→ **課題文 1**
本文の「しかし、同時に」で始まる段落を、主な事実を残して短い箇条書きにまとめてください。
→ **課題文 2**
本文のうち、「トロツキー/訳 西島栄」で始まり「なっていなかったことである。」で終わる部分を、一字一句変えずに書き写す。

→ **掲載本文**
------------------------

一国社会主義の理論

トロツキー/訳 西島栄

【解説】本稿は、スターリン=ブハーリン派に対する合同反対派の闘争が激しい盛り上がりを見せている中でトロツキーによって未発表の論文として書かれたものである。

 この中でトロツキーは、国際情勢のさまざまなパターンを挙げて、いずれの場合においても「一国社会主義」が不可能なことを説得的に論証している。このトロツキーの主張の正しさは、これが書かれてから60数年後に、ソ連の崩壊という形で劇的に証明された。

 しかし、同時に、ここでトロツキーが断固として否定している、ヨーロッパで資本主義発展の新たな上昇期が訪れる可能性については、誰もが知っているように、戦後の高度成長期として実現した。そしてこの資本主義発展の新しい高揚こそが、ソ連崩壊を最終的にもたらしたのである。トロツキーの予測上の誤りの背景にあったのは、資本主義の適応能力と生命力に対するトロツキーの過小評価のみならず、資本主義の危機を革命に転化させる上でコミンテルンとその指導下の各国共産党の果たすであろう否定的役割がこの時点では十分に明らかになっていなかったことである。

------------------------

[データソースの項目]
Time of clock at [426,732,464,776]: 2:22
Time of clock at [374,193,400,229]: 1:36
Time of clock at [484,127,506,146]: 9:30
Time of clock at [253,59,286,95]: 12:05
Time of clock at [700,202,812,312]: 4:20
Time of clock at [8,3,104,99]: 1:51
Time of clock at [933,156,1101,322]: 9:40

------------------------

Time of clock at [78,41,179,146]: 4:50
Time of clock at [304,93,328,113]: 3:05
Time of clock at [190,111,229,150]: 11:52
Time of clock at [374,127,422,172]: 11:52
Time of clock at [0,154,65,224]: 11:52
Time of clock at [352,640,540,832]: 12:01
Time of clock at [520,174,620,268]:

------------------------

→ **解答全文 1**
- トロツキーが断固否定した、ヨーロッパで資本主義発展の新たな上昇期が訪れる可能性は、戦後の高度成長期として実現した。
- この資本主義発展の新しい高揚が、ソ連崩壊を最終的にもたらした。
- トロツキーの予測上の誤りの背景には、資本主義の適応能力と生命力に対する過小評価があった。
- また、資本主義の危機を革命に転化させる上でコミンテルンとその指導下の各国共産党が果たすであろう否定的役割が、当時は十分に明らかになっていなかった。

→ **解答全文 2**
トロツキー/訳 西島栄

【解説】本稿は、スターリン=ブハーリン派に対する合同反対派の闘争が激しい盛り上がりを見せている中でトロツキーによって未発表の論文として書かれたものである。

 この中でトロツキーは、国際情勢のさまざまなパターンを挙げて、いずれの場合においても「一国社会主義」が不可能なことを説得的に論証している。このトロツキーの主張の正しさは、これが書かれてから60数年後に、ソ連の崩壊という形で劇的に証明された。

 しかし、同時に、ここでトロツキーが断固として否定している、ヨーロッパで資本主義発展の新たな上昇期が訪れる可能性については、誰もが知っているように、戦後の高度成長期として実現した。そしてこの資本主義発展の新しい高揚こそが、ソ連崩壊を最終的にもたらしたのである。トロツキーの予測上の誤りの背景にあったのは、資本主義の適応能力と生命力に対するトロツキーの過小評価のみならず、資本主義の危機を革命に転化させる上でコミンテルンとその指導下の各国共産党の果たすであろう否定的役割がこの時点では十分に明らかになっていなかったことである。